LTCG enables the back end to perform many optimizations aggressively (by specifying /GL together with the /O1 or /O2 and /Gw compiler switches and the /OPT:REF and /OPT:ICF linker switches). In this article, I’ll discuss only function inlining and COMDAT optimizations. For a complete list of LTCG optimizations, refer to the documentation. Note that the linker can perform LTCG on native object files, mixed native/managed object files, pure managed object files, safe managed object files and safe .netmodules.

I’ll build a program consisting of two source files (source1.c and source2.c) and a header file (source2.h). The source1.c and source2.c files are shown in Figure 1 and Figure 2, respectively. The header file, which contains the prototypes of all functions in source2.c, is quite simple, so I won’t show it here.

Figure 1 The source1.c File

#include <stdio.h> // scanf_s and printf.
#include "Source2.h"
int square(int x) { return x*x; }
main() {
  int n = 5, m;
  scanf_s("%d", &m);
  printf("The square of %d is %d.", n, square(n));
  printf("The square of %d is %d.", m, square(m));
  printf("The cube of %d is %d.", n, cube(n));
  printf("The sum of %d is %d.", n, sum(n));
  printf("The sum of cubes of %d is %d.", n, sumOfCubes(n));
  printf("The %dth prime number is %d.", n, getPrime(n));
}

Figure 2 The source2.c File

#include <math.h> // sqrt.
#include <stdbool.h> // bool, true and false.
#include "Source2.h"
int cube(int x) { return x*x*x; }
int sum(int x) {
  int result = 0;
  for (int i = 1; i <= x; ++i) result += i;
  return result;
}
int sumOfCubes(int x) {
  int result = 0;
  for (int i = 1; i <= x; ++i) result += cube(i);
  return result;
}
static
bool isPrime(int x) {
  for (int i = 2; i <= (int)sqrt(x); ++i) {
    if (x % i == 0) return false;
  }
  return true;
}
int getPrime(int x) {
  int count = 0;
  int candidate = 2;
  while (count != x) {
    if (isPrime(candidate))
      ++count;
  }
  return candidate;
}

The source1.c file contains two functions: the square function, which takes an integer and returns its square, and the main function of the program. The main function calls the square function and all functions from source2.c except isPrime. The source2.c file contains five functions: the cube function returns the cube of a given integer; the sum function returns the sum of all integers from 1 to a given integer; the sumOfcubes function returns the sum of cubes of all integers from 1 to a given integer; the isPrime function determines whether a given integer is prime; and the getPrime function, which returns the xth prime number.

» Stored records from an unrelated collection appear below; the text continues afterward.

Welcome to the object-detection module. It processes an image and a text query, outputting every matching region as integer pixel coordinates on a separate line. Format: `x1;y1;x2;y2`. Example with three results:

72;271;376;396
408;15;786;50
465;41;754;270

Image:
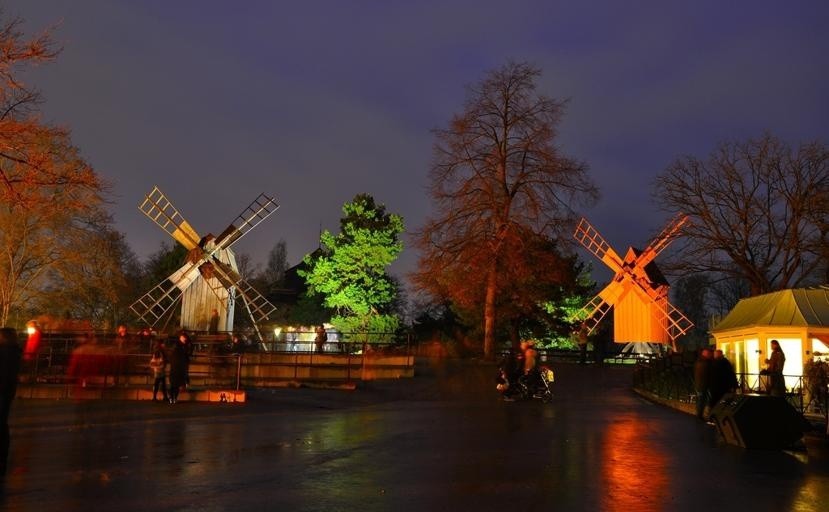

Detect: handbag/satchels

I’ve omitted error checking because it’s not of interest in this article.

The code is simple but useful. There are a number of functions that perform simple computations; some require simple for loops. The getPrime function is the most complex because it contains a while loop and, within the loop, it calls the isPrime function, which also contains a loop. I’ll use this code to demonstrate one of the most important compiler optimizations, namely function inlining, and some other optimizations.

I’ll build the code under three different configurations and examine the results to determine how it was transformed by the compiler. If you follow along, you’ll need the assembler output file (produced with the /FA[s] compiler switch) to examine the resulting assembly code, and the map file (produced with the /MAP linker switch) to determine the COMDAT optimizations that have been performed (the linker can also report this if you use the /verbose:icf and /verbose:ref switches). So make sure these switches are specified in all of the following configurations I discuss. Also, I’ll be using the C compiler (/TC) so that the generated code is easier to examine. However, everything I discuss here also applies to C++ code.

The Debug Configuration

The Debug configuration is used mainly because all back-end optimizations are disabled when you specify the /Od compiler switch without specifying the /GL switch. When building the code under this configuration, the resulting object files will contain binary code that corresponds exactly to the source code. You can examine the resulting assembler output files and the map file to confirm this. This configuration is equivalent to the Debug configuration of Visual Studio.

The Compile-Time Code Generation Release Configuration

This configuration is similar to the Release configuration in which optimizations are enabled (by specifying the /O1, /O2 or /Ox compile switches), but without specifying the /GL compiler switch. Under this configuration, the resulting object files will contain optimized binary code. However, no optimizations at the whole-program level are performed.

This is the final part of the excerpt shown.